Hermione, contemplando la belleza de aquél pequeño pájaro, se sintió fascinada.
—Es precioso, Malcolm.
De un suave gesto, el muchacho alzó su mano en dirección a los cielos, gesto que el ave aprovechó para emprender el vuelo, perdiéndose entre los árboles nevados con distinción en su volar.
—Pocos hechizos me maravillan tanto como este —admitió él, reflexivo.
Seguidamente, la figura del Hufflepuff se alzó de la tierra, quedando en pie frente a la Gryffindor; a ella, le ofreció cordialmente su mano.
—¿Damos un paseo por los alrededores? —le ofreció él con humildad.
La muchacha no tuvo necesidad de brindarle más respuesta que una sonrisa completamente espontánea, fruto de su ánimo actual, del cual el muchacho era autor.
Sin mediar palabra alguna, Hermione se dejó ayudar, tomando la mano de Malcolm y finalmente alzándose junto a él.
Y una vez los dos estudiantes se encontraron listos para marchar, la castaña tomó al rubio del brazo, y el paso de ambos inició la caminata hacia donde el destino, caprichoso, les llevara... dejando atrás los fantasmas del pasado.
***
—¡Date prisa, Hermione! —vociferó Harry desde el vestíbulo de la sala común en dirección a las escaleras de caracol que conducían hasta los dormitorios, abrigado hasta el cuello—. ¡Todos deben estar esperándonos frente a la Torre del Reloj!
La muchacha, en la soledad de su dormitorio, se apresuraba en dejarlo todo ordenado antes de marchar: torpemente apiló los libros y pergaminos que había estado usando sobre su escritorio, se vistió rápidamente con su preciosa túnica y su larga bufanda y descendió las escaleras con rapidez, palpándose los bolsillos en busca de comprobar si llevaba consigo su varita y monedero.
—Chicas... —la voz de Ron podía distinguirse con facilidad al final de la escalera—. Siempre llegando tarde a todas partes.
Hermione fulminó al pelirrojo con la mirada una vez su paso ajetreado alcanzó el pie de la escalera.
—Discúlpame, Ron.

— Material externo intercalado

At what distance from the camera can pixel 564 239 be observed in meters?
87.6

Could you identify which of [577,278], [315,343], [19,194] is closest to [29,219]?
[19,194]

Me he entretenido terminando los deberes que nos ha puesto la profesora Sprout —se excusó ella, ajustándose los guantes en ambas manos—. ¡Quizá tu debías encontrarte haciendo cosas mucho más importantes!
El pelirrojo abrió la boca con sorpresa, ignorando la ofensiva.
—¿Acabamos de empezar las vacaciones y ya estás haciendo deberes? —preguntó él con un asombro tan exagerado que provocó el reír de Harry.
—Sí —respondió la castaña con firmeza, ordenándose vagamente aquellos rizos que se rebelaban contra su voluntad—. Y tú deberías hacer lo mismo.
—¿Es que nos hemos vuelto locos? —insistió el muchacho, fascinado.
Harry volvió a reírse con ganas ante aquellas inocentes disputas que tan habitualmente se creaban entre sus dos mejores amigos.
—Venga, dejemos el debate para la vuelta —dictaminó él con aquel tono de jocosidad tan característico—. ¿No querréis visitar Hogsmeade enfadados, verdad?
Poco duró aquella mirada frívola que la castaña y el pelirrojo compartían cuando ella sacó la lengua con burla y él aceptó el gesto, dedicándole una abierta sonrisa.
Los tres Gryffindors abandonaron la soledad de su sala común y se dirigieron, a través de la Gran Escalinata, hacia el Patio del Reloj, situado justo en la entrada del castillo; a medida que descendían las escaleras, la algaraza que compartían fue en aumento, emocionados por visitar Hogsmeade en aquel día tan especial, justo antes de la noche de Navidad.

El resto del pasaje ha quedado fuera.